● **EXERCISE DETAILS**
In this exercise, return the whole listing exactly, excluding any images.
•••••
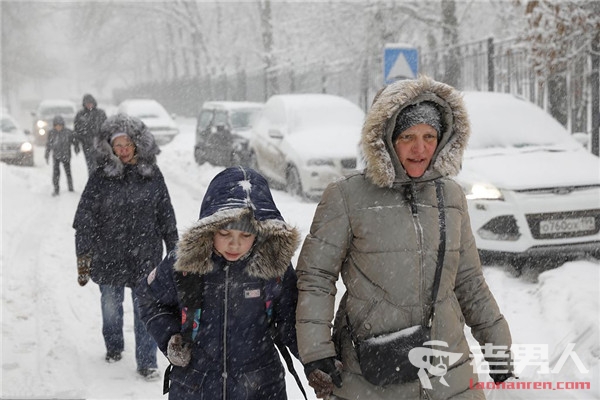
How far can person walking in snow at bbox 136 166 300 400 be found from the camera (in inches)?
109

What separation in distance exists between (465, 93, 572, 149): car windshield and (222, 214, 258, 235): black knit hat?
18.3 ft

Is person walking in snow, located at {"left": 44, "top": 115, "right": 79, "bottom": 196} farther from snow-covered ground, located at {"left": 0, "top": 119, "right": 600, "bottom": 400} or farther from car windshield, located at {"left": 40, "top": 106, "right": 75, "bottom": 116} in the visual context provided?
car windshield, located at {"left": 40, "top": 106, "right": 75, "bottom": 116}

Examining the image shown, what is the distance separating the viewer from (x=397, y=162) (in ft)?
8.57

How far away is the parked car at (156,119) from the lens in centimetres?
2309

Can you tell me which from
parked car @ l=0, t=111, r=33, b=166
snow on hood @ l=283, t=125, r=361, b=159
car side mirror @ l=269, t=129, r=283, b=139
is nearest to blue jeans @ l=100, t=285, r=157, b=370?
snow on hood @ l=283, t=125, r=361, b=159

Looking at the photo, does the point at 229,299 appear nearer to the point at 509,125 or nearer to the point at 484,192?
the point at 484,192

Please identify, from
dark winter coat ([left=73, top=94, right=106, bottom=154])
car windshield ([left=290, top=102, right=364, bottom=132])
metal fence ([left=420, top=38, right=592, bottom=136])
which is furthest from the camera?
car windshield ([left=290, top=102, right=364, bottom=132])

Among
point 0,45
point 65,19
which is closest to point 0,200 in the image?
point 0,45

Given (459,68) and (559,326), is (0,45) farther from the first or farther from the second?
(559,326)

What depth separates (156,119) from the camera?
2383 cm

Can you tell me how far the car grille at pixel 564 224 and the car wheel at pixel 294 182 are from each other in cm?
527

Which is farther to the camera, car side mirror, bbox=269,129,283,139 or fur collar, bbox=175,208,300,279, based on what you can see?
car side mirror, bbox=269,129,283,139

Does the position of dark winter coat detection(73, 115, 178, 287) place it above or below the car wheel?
above

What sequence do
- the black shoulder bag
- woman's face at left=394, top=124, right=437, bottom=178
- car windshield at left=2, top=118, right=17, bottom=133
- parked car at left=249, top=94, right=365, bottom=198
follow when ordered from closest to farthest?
the black shoulder bag
woman's face at left=394, top=124, right=437, bottom=178
parked car at left=249, top=94, right=365, bottom=198
car windshield at left=2, top=118, right=17, bottom=133
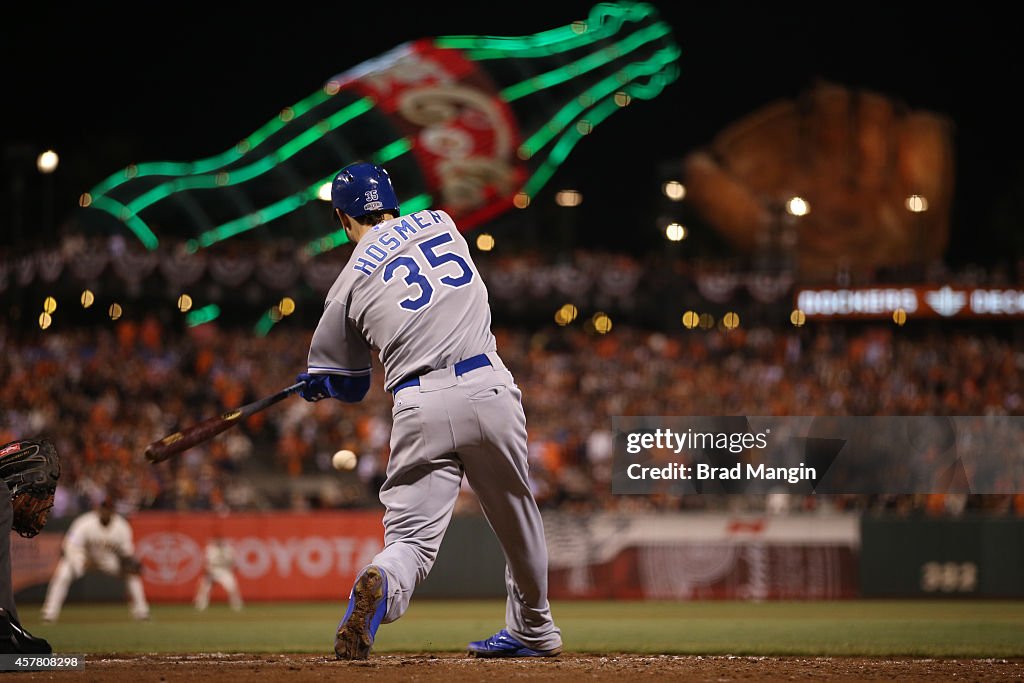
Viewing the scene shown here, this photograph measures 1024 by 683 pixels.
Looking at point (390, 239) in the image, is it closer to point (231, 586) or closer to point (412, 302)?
point (412, 302)

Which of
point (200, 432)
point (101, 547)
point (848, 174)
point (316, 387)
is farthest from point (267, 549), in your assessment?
point (848, 174)

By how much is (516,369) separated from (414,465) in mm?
19711

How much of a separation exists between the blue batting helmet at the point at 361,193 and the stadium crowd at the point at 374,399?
1401 centimetres

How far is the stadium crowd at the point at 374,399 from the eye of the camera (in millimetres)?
20219

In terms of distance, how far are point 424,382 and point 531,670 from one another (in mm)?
1485

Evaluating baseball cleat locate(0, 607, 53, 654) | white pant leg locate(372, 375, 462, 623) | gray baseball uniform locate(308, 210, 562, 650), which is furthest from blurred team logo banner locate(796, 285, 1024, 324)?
baseball cleat locate(0, 607, 53, 654)

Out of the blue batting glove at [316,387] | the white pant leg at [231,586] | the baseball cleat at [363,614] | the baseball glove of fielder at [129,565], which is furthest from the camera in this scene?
the white pant leg at [231,586]

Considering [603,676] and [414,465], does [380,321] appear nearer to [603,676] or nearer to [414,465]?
[414,465]

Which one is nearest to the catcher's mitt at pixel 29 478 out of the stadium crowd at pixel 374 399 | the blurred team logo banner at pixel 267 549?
the blurred team logo banner at pixel 267 549

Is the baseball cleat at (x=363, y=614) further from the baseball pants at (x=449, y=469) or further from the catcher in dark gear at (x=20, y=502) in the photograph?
the catcher in dark gear at (x=20, y=502)

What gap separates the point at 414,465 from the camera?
5703mm

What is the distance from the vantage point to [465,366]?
5738mm

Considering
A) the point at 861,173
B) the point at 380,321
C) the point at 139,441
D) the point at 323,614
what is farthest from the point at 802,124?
the point at 380,321

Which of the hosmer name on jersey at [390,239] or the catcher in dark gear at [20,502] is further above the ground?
the hosmer name on jersey at [390,239]
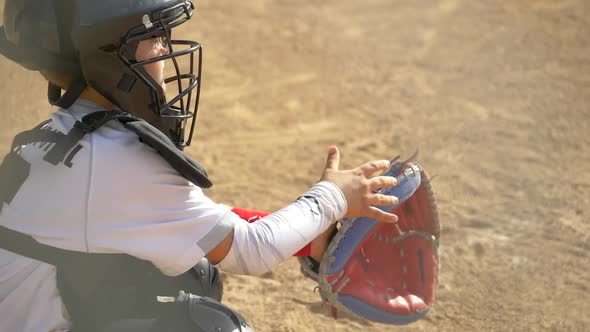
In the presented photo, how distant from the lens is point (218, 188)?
4680 millimetres

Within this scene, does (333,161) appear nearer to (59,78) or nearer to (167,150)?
(167,150)

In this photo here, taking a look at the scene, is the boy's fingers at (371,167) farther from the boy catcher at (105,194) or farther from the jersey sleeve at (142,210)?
the jersey sleeve at (142,210)

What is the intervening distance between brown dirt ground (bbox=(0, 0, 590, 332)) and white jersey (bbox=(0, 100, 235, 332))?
128cm

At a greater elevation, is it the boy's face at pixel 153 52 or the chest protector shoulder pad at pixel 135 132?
the boy's face at pixel 153 52

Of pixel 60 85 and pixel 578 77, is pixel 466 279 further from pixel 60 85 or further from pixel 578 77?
pixel 578 77

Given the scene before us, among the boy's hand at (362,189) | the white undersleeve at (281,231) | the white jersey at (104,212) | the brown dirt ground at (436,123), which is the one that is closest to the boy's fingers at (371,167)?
the boy's hand at (362,189)

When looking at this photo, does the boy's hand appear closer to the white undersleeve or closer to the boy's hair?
the white undersleeve

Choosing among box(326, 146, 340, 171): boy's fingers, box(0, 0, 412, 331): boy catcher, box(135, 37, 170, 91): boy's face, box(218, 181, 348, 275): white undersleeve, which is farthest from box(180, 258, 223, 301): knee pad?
box(135, 37, 170, 91): boy's face

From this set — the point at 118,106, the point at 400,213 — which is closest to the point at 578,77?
the point at 400,213

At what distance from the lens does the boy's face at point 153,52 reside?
7.60 ft

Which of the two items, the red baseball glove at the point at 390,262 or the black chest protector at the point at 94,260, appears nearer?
the black chest protector at the point at 94,260

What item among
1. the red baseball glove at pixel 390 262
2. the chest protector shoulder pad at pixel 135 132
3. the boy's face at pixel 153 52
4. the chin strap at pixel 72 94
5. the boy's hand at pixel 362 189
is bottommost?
the red baseball glove at pixel 390 262

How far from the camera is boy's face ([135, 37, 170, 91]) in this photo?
7.60 feet

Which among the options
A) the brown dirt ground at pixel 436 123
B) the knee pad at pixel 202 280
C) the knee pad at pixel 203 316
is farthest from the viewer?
the brown dirt ground at pixel 436 123
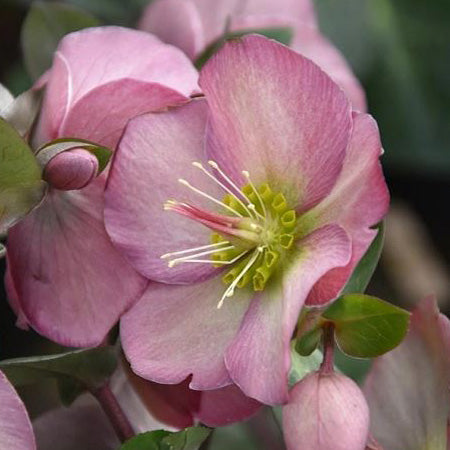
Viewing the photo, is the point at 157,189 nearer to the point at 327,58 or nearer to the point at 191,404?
the point at 191,404

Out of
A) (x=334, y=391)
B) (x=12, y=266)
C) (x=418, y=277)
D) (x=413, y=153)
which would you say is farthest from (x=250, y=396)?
(x=418, y=277)

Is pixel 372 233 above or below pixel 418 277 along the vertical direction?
•••••
● **TASK ANSWER**
How far can person walking in snow at bbox 136 166 300 400 be found from the camera (in inches)?
109

What separation in distance exists between (465, 93, 572, 149): car windshield and (222, 214, 258, 235): black knit hat?
18.3 ft

Is person walking in snow, located at {"left": 44, "top": 115, "right": 79, "bottom": 196} farther from snow-covered ground, located at {"left": 0, "top": 119, "right": 600, "bottom": 400} or farther from car windshield, located at {"left": 40, "top": 106, "right": 75, "bottom": 116} in the visual context provided?
car windshield, located at {"left": 40, "top": 106, "right": 75, "bottom": 116}

Examining the image shown, what is the distance separating the viewer from (x=397, y=162) (in ft)?
8.57

How far away is the parked car at (156,119) from the lens in centimetres?
2309

Can you tell me which from
parked car @ l=0, t=111, r=33, b=166
snow on hood @ l=283, t=125, r=361, b=159
car side mirror @ l=269, t=129, r=283, b=139
is nearest to blue jeans @ l=100, t=285, r=157, b=370?
snow on hood @ l=283, t=125, r=361, b=159

Looking at the photo, does the point at 229,299 appear nearer to the point at 509,125 or nearer to the point at 484,192?
the point at 484,192

Please identify, from
dark winter coat ([left=73, top=94, right=106, bottom=154])
car windshield ([left=290, top=102, right=364, bottom=132])
metal fence ([left=420, top=38, right=592, bottom=136])
which is furthest from the camera?
car windshield ([left=290, top=102, right=364, bottom=132])

Among
point 0,45
point 65,19
which is closest to point 0,200 in the image?
point 0,45

Given (459,68) and (559,326), is (0,45) farther from the first or farther from the second?
(559,326)

What depth separates (156,119) from the camera?
2383 cm

Can you tell me how far the car grille at pixel 564 224 and the car wheel at pixel 294 182 are from each other in cm?
527

Which is farther to the camera, car side mirror, bbox=269,129,283,139 or fur collar, bbox=175,208,300,279, based on what you can see?
car side mirror, bbox=269,129,283,139

Does the position of dark winter coat detection(73, 115, 178, 287) place it above or below the car wheel?
above

What sequence do
- the black shoulder bag
- woman's face at left=394, top=124, right=437, bottom=178
- car windshield at left=2, top=118, right=17, bottom=133
- parked car at left=249, top=94, right=365, bottom=198
follow when ordered from closest to farthest?
the black shoulder bag
woman's face at left=394, top=124, right=437, bottom=178
parked car at left=249, top=94, right=365, bottom=198
car windshield at left=2, top=118, right=17, bottom=133
Viewing the scene shown here, this photograph measures 1024 by 683 pixels.
Looking at point (390, 239) in the image, is it closer to point (231, 586) or closer to point (412, 302)?
point (412, 302)

Which of
point (200, 432)
point (101, 547)
point (848, 174)
point (316, 387)
is farthest from point (267, 549), in your assessment?
point (848, 174)

By how much is (516,369) separated from (414,465) in mm?
19711

How much of a separation exists between the blue batting helmet at the point at 361,193 and the stadium crowd at the point at 374,399?
1401 centimetres

How far is the stadium crowd at the point at 374,399 from the eye of the camera (in millimetres)?
20219

In terms of distance, how far are point 424,382 and point 531,670 from one another (in mm)?
1485

Evaluating baseball cleat locate(0, 607, 53, 654) | white pant leg locate(372, 375, 462, 623) | gray baseball uniform locate(308, 210, 562, 650), which is furthest from blurred team logo banner locate(796, 285, 1024, 324)?
baseball cleat locate(0, 607, 53, 654)

Out of the blue batting glove at [316,387] | the white pant leg at [231,586] | the baseball cleat at [363,614] | the baseball glove of fielder at [129,565], which is furthest from the camera in this scene?
the white pant leg at [231,586]

Considering [603,676] and [414,465], does [380,321] appear nearer to [603,676] or nearer to [414,465]?
[414,465]

Which one is nearest to the catcher's mitt at pixel 29 478 out of the stadium crowd at pixel 374 399 | the blurred team logo banner at pixel 267 549?
the blurred team logo banner at pixel 267 549

Is the baseball cleat at (x=363, y=614) further from the baseball pants at (x=449, y=469) or further from the catcher in dark gear at (x=20, y=502) in the photograph?
the catcher in dark gear at (x=20, y=502)

What gap separates the point at 414,465 from the camera?
5703mm

What is the distance from the vantage point to [465,366]?
5738mm

Considering
A) the point at 861,173
B) the point at 380,321
C) the point at 139,441
D) the point at 323,614
what is farthest from the point at 802,124?
the point at 380,321

Which of the hosmer name on jersey at [390,239] or the catcher in dark gear at [20,502] is further above the ground?
the hosmer name on jersey at [390,239]
In the presented photo, how distant from the lens is point (218, 188)?
4680 millimetres

Within this scene, does (333,161) appear nearer to (59,78) or nearer to (167,150)?
(167,150)

In this photo here, taking a look at the scene, is the boy's fingers at (371,167) farther from the boy catcher at (105,194) or farther from the jersey sleeve at (142,210)?
the jersey sleeve at (142,210)

What is the intervening distance between brown dirt ground (bbox=(0, 0, 590, 332)) and white jersey (bbox=(0, 100, 235, 332))?
128cm

At a greater elevation, is it the boy's face at pixel 153 52 or the chest protector shoulder pad at pixel 135 132?
the boy's face at pixel 153 52

Of pixel 60 85 and pixel 578 77, is pixel 466 279 further from pixel 60 85 or further from pixel 578 77?
pixel 578 77

Given the scene before us, among the boy's hand at (362,189) | the white undersleeve at (281,231) | the white jersey at (104,212) | the brown dirt ground at (436,123), which is the one that is closest to the boy's fingers at (371,167)?
the boy's hand at (362,189)

When looking at this photo, does the boy's hand appear closer to the white undersleeve or closer to the boy's hair?
the white undersleeve

Choosing among box(326, 146, 340, 171): boy's fingers, box(0, 0, 412, 331): boy catcher, box(135, 37, 170, 91): boy's face, box(218, 181, 348, 275): white undersleeve, which is farthest from box(180, 258, 223, 301): knee pad?
box(135, 37, 170, 91): boy's face

From this set — the point at 118,106, the point at 400,213 — which is closest to the point at 578,77?
the point at 400,213

At what distance from the lens does the boy's face at point 153,52 reside?
7.60 ft

Which of the two items, the red baseball glove at the point at 390,262 or the black chest protector at the point at 94,260, appears nearer?
the black chest protector at the point at 94,260

What item among
1. the red baseball glove at pixel 390 262
2. the chest protector shoulder pad at pixel 135 132
3. the boy's face at pixel 153 52
4. the chin strap at pixel 72 94
5. the boy's hand at pixel 362 189
is bottommost?
the red baseball glove at pixel 390 262

How far from the camera is boy's face ([135, 37, 170, 91]) in this photo?
7.60 feet

Which among the options
A) the brown dirt ground at pixel 436 123
B) the knee pad at pixel 202 280
C) the knee pad at pixel 203 316
is farthest from the viewer?
the brown dirt ground at pixel 436 123
Viewing the photo, is the point at 157,189 nearer to the point at 327,58 or nearer to the point at 191,404?
the point at 191,404

Out of
A) (x=334, y=391)
B) (x=12, y=266)
C) (x=418, y=277)
D) (x=413, y=153)
which would you say is farthest from (x=250, y=396)?
(x=418, y=277)

Is pixel 372 233 above or below pixel 418 277 along the vertical direction?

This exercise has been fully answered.